A lot of conversations about sex work I see focus on it as an abstract ideal, navigating issues of consent, sex-positivity, and regulation. These are important issues to discuss, and I don't want to downplay them, but I think a lot of them often exist in a bubble that's separate from the lived reality of sex work, much of which is aligned with the worst parts of society: human trafficking, slavery, exploitation, abuse, etc. Certainly not all sex work supports these, but much of it does, and more than we think because so much of it is invisible.
When my student was crying in my room after the incident with the man in the car, she was comforted by other girls in the room sharing similar stories. Twelve-year-olds were commiserating about the commonplace experience of potentially being targeted for sex trafficking -- that's how common it was in that area. What does that say about the "invisible demand" in that area? And can we argue that it's unique to that area, or simply equally hidden everywhere else? Years later I worked at a school in a completely different location but in an area that was similarly economically depressed. Multiple times, as I pulled into work at 6:30 AM, I would be propositioned by sex workers on my walk down the street to the school building from where I parked. As I was beginning my shift, they were ending theirs. These were not economically liberated women consentually selling their services; these were women doing what they could to survive in the poverty-stricken area in which I taught. I wonder how old they were when they started.

**Given task 1:** Please rewrite the rows below, changing "Return" to "Provide" and leaving everything else as it is.

**Data lines:**
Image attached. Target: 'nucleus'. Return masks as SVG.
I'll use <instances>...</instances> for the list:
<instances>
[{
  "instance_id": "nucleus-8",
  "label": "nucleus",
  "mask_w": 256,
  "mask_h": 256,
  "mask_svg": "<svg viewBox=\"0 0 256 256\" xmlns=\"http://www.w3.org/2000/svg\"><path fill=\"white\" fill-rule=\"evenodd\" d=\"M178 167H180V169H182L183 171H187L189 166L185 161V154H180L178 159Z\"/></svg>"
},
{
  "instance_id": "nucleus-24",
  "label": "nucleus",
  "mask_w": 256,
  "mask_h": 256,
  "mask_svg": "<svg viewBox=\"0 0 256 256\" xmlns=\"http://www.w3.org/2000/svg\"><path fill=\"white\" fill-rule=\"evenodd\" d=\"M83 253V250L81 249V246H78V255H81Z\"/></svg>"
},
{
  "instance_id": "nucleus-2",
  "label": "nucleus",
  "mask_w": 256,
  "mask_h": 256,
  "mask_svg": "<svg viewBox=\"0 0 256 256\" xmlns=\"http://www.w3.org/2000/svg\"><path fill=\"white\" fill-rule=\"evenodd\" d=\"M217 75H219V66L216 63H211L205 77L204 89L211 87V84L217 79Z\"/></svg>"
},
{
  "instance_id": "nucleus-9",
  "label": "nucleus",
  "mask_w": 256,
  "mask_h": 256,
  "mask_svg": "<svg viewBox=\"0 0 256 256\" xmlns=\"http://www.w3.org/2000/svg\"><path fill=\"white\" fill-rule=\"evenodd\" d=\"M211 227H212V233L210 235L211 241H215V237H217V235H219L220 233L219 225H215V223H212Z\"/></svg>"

**Given task 2:** Take the text on sex work further, picking up after its last sentence.

**Task response 1:**
Image attached. Target: 'nucleus'. Provide masks as SVG.
I'll use <instances>...</instances> for the list:
<instances>
[{
  "instance_id": "nucleus-8",
  "label": "nucleus",
  "mask_w": 256,
  "mask_h": 256,
  "mask_svg": "<svg viewBox=\"0 0 256 256\" xmlns=\"http://www.w3.org/2000/svg\"><path fill=\"white\" fill-rule=\"evenodd\" d=\"M178 167H180V169H182L183 171H187L189 166L185 161V154H180L178 159Z\"/></svg>"
},
{
  "instance_id": "nucleus-24",
  "label": "nucleus",
  "mask_w": 256,
  "mask_h": 256,
  "mask_svg": "<svg viewBox=\"0 0 256 256\" xmlns=\"http://www.w3.org/2000/svg\"><path fill=\"white\" fill-rule=\"evenodd\" d=\"M83 253V250L81 249V246H78V255H81Z\"/></svg>"
},
{
  "instance_id": "nucleus-2",
  "label": "nucleus",
  "mask_w": 256,
  "mask_h": 256,
  "mask_svg": "<svg viewBox=\"0 0 256 256\" xmlns=\"http://www.w3.org/2000/svg\"><path fill=\"white\" fill-rule=\"evenodd\" d=\"M217 75H219V66L216 63H211L205 77L204 89L211 87V84L217 79Z\"/></svg>"
},
{
  "instance_id": "nucleus-9",
  "label": "nucleus",
  "mask_w": 256,
  "mask_h": 256,
  "mask_svg": "<svg viewBox=\"0 0 256 256\" xmlns=\"http://www.w3.org/2000/svg\"><path fill=\"white\" fill-rule=\"evenodd\" d=\"M211 227H212V233L210 235L211 241H215V237H217V235H219L220 233L219 225H215V223H212Z\"/></svg>"

**Task response 2:**
Often conversations about sex work take a relativistic tack with regard to exploitation, where suddenly the whole world is seen in degrees of exploitation, of which sex work is only posited to be a few shades darker than other forms. I'm not a fan of this, because I feel like it's almost always done to downplay the indignity and danger of coercive sex work. Again, not all sex work, but much of it. It is often dependent on power structures which strongly disadvantage the worker, which sounds similar to, say, pulling minimum wage at a fast food joint but in reality is far more invasive and dangerous.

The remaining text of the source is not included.